Photo at left: Mother Ricarda Beauchamp Hambrough let Jews hide in the Casa di San Brigida convent in Rome during the Second World War

A little-known English nun who helped to hide Italian Jews from the Nazis in wartime Rome is being considered as a possible saint.

Mother Ricarda Beauchamp Hambrough is credited with playing a vital role in saving the lives of more than 60 Jews by smuggling them into her convent.

The Bridgettines, the order to which she belonged, have now applied to the Vatican for permission to open her cause for sainthood.

If granted she will become one of four British women whose sainthood cases are under consideration by the Church.

The early stages of her cause will involve the examination of her life for evidence of ‘heroic virtue’, before two miracles will be sought to confirm her saintly status.

But if it progresses swiftly, she could become the first British woman saint since 1970 when Pope Paul VI canonised three women among 40 English and Welsh saints who died as martyrs in the Protestant Reformation.

Mother Ricarda was born Madaleina Catherine in London on 10 September 1887 and was received into the Roman Catholic Church in Brighton when she was four years old after her Anglican parents, Windsor and Louise, converted to the faith.

Little is known about her childhood but as a young woman she fell under the influence of Father Benedict Williamson, a London-based Benedictine monk, and in 1912, at the age of 24, she travelled to Rome to become a nun.

She was following in the footsteps of a group of three other English girls who had set out a year earlier wanting to join the Bridgettines, a 14th century order which had all but died out until it was re-established in 1911 by Blessed Mary Elizabeth Hasselblad, a Swedish convert from Lutheranism.

She took the religious name Ricarda and was soon chosen as the assistant to Blessed Mary Elizabeth, the abbess.

In the following decades she was at her superior’s side as the order won canonical approval from the Pope and, attracting a large number of vocations, began to open religious houses in Sweden, England, India and Italy.

● **REQUEST 1**:
According to the article about Mother Ricarda, in what year did she travel to Rome to become a nun?
● **REQUEST 2**:
Write the next few paragraphs of the article about the English nun Mother Ricarda, picking up after its last sentence.

● **PROVIDED MATERIAL**:
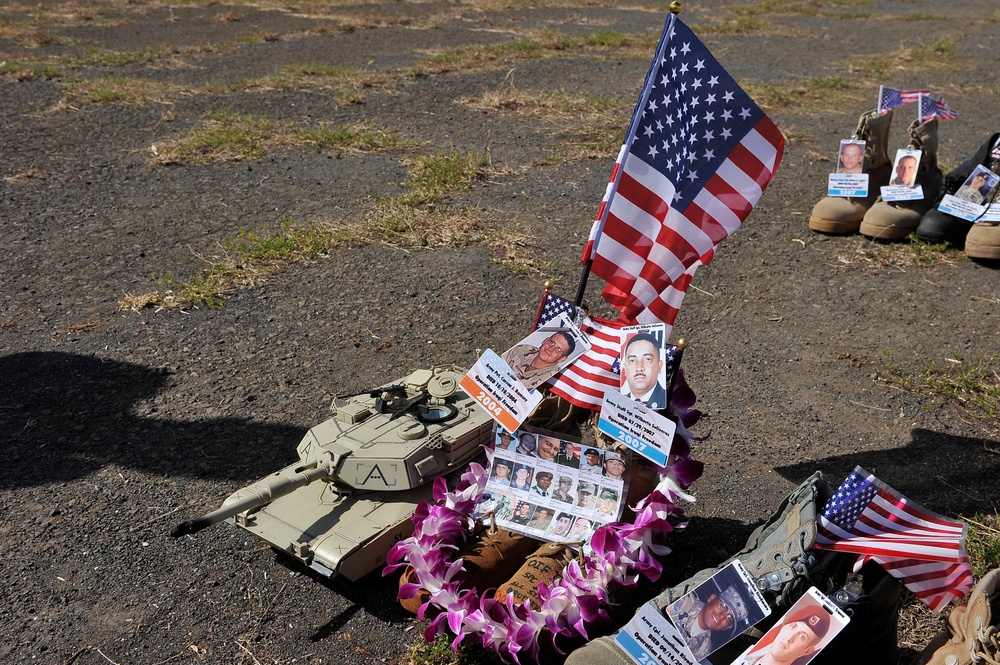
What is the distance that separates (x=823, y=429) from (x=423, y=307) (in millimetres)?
2890

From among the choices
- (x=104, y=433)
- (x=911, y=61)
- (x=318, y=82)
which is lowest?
(x=104, y=433)

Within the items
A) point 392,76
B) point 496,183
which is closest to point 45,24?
point 392,76

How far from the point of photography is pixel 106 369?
584 centimetres

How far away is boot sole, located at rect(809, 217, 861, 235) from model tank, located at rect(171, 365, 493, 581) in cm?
452

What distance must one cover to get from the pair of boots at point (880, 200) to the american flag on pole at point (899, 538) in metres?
4.93

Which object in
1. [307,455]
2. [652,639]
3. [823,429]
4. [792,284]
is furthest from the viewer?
[792,284]

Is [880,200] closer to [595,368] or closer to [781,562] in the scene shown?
[595,368]

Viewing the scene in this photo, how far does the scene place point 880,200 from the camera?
751 centimetres

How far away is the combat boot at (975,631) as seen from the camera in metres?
2.60

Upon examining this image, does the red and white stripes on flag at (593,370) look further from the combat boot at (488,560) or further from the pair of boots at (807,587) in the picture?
the pair of boots at (807,587)

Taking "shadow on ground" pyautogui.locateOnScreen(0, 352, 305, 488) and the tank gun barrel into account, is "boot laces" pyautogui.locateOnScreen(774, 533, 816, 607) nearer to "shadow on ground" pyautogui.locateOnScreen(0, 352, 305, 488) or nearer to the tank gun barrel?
the tank gun barrel

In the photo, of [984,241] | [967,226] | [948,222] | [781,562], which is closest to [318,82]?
[948,222]

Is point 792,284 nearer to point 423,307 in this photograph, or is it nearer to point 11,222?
point 423,307

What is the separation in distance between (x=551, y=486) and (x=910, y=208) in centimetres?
512
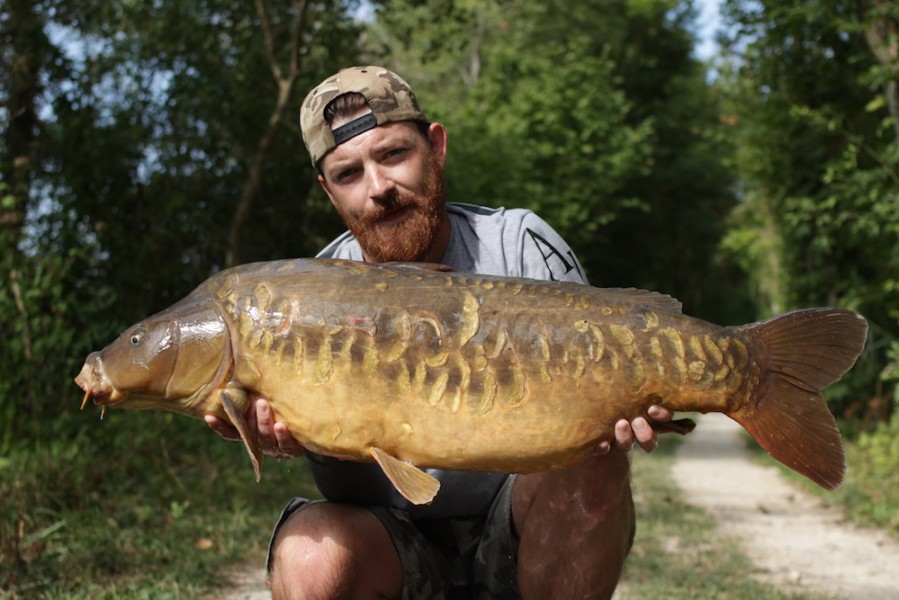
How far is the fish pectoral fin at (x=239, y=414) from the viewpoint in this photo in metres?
2.26

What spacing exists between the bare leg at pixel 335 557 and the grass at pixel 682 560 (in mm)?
2089

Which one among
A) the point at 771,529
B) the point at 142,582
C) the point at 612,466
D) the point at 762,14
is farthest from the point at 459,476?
the point at 762,14

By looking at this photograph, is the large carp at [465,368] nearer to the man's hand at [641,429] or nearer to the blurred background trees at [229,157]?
the man's hand at [641,429]

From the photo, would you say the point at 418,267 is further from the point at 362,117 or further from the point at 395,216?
the point at 362,117

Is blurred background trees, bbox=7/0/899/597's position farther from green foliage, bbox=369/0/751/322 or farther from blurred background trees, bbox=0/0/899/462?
green foliage, bbox=369/0/751/322

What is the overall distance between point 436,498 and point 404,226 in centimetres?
84

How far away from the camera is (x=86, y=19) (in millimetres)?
8344

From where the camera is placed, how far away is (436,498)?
2908mm

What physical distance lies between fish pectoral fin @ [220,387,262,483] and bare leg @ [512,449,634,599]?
0.80m

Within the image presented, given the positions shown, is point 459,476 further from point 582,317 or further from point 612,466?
point 582,317

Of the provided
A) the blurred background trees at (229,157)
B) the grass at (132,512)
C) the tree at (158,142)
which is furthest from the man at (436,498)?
the tree at (158,142)

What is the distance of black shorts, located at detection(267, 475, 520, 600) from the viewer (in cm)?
272

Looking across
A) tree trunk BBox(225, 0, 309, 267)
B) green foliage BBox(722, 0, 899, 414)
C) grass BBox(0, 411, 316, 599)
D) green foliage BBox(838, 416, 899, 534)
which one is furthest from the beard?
tree trunk BBox(225, 0, 309, 267)

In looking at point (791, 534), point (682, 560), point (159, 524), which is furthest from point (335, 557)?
point (791, 534)
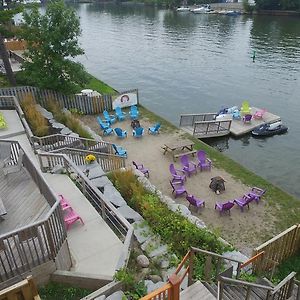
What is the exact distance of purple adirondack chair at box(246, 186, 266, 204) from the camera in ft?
45.8

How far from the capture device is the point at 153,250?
8703 mm

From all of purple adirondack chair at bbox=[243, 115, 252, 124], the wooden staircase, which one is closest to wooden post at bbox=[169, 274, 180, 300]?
the wooden staircase

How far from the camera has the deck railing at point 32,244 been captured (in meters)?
6.36

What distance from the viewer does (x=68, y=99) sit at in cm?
2339

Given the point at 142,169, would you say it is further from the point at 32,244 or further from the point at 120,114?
the point at 32,244

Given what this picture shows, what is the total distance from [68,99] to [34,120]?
5949 mm

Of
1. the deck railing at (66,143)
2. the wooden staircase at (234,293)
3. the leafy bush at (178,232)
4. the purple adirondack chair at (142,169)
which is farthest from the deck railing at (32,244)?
the purple adirondack chair at (142,169)

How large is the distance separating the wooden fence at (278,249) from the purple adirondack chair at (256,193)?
3260mm

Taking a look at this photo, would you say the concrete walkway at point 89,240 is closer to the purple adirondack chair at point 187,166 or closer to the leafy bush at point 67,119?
the purple adirondack chair at point 187,166

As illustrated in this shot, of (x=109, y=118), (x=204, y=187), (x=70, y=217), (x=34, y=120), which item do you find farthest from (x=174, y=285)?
(x=109, y=118)

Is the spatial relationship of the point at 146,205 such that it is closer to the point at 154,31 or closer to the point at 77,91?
the point at 77,91

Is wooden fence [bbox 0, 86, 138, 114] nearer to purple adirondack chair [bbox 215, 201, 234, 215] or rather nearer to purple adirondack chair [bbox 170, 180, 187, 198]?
purple adirondack chair [bbox 170, 180, 187, 198]

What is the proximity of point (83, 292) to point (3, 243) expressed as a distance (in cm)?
230

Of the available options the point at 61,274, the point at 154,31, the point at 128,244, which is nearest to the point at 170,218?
the point at 128,244
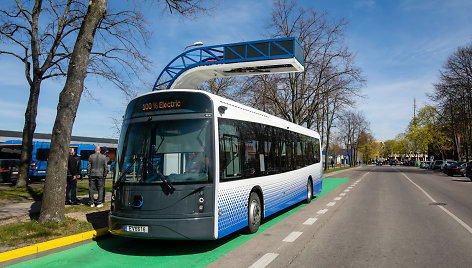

● **OUTPUT 1**:
1912

● **OUTPUT 2**:
The order also secured a mother house in Piazza Farnese in historic Rome, a grand building standing on the site of the house of the order’s original founder, St Bridget, a patron saint of Europe.

But within years of moving into new home war broke out and the activities of Mother Ricarda and her fellow nuns were soon concentrated on helping the victims of the conflict.

Pope Pius XII secretly ordered the religious houses of Rome to shelter Jews after the Gestapo seized 1,007 Jews during a sweep of the city on 16 October 1943.

He had protested vigorously to the Germans about the round-up but none of those arrested was released.

Mother Ricarda and Mother Mary Elizabeth then willingly gave refuge to scores of Italian Jews, Communists and Poles fleeing in terror from the Nazis.

A source within the Bridgettines has confirmed that Mother Ricarda was at the heart of the enterprise in hiding refugees.

She said: ‘We were helping many Jewish people during the war and Mother Ricarda was helping Mother Elizabeth to hide them.’

Mother Ricarda’s efforts to save Jewish lives is bound to feature strongly in persuading the Vatican that she is a saint – as it was also a factor in her abbess’s own swift elevation to beatification.

This was apparent when Pope John Paul II beatified Blessed Mary Elizabeth in 1999, noting in his homily the ‘care and concern’ Ricarda’s former boss had shown to ‘the persecuted Jewish people’ and ‘those who suffered because of racial laws’.

A year after the war, the Chief Rabbi of Rome, Israel Zolli, a friend of both Ricarda and Blessed Mary Elizabeth, converted to the Catholic faith – partly because he was so impressed by the efforts of Catholics to save Jewish lives. He took as his Christian name Eugenio – after the Pope Pius, the previous Eugenio Pacelli.

Pope Pius was severely criticised after his death for not speaking out directly against the Holocaust, but he was convinced this would have backfired both against the Jews and Church.
However, his policy of opening up the churches to those fleeing persecution was that an estimated 85 per cent of Roman Jews were able to escape the Nazis.

Blessed Mary Elizabeth died in 1957, and Mother Ricarda succeeded her as abbess until her own death on 26 June 1966 at the age of 79.

The pair are buried in the same grave in the convent church where they hid so many people from persecution.

Once the nuns have established that Mother Ricarda lived a life of heroic virtue the file on her life will be passed over to the Vatican.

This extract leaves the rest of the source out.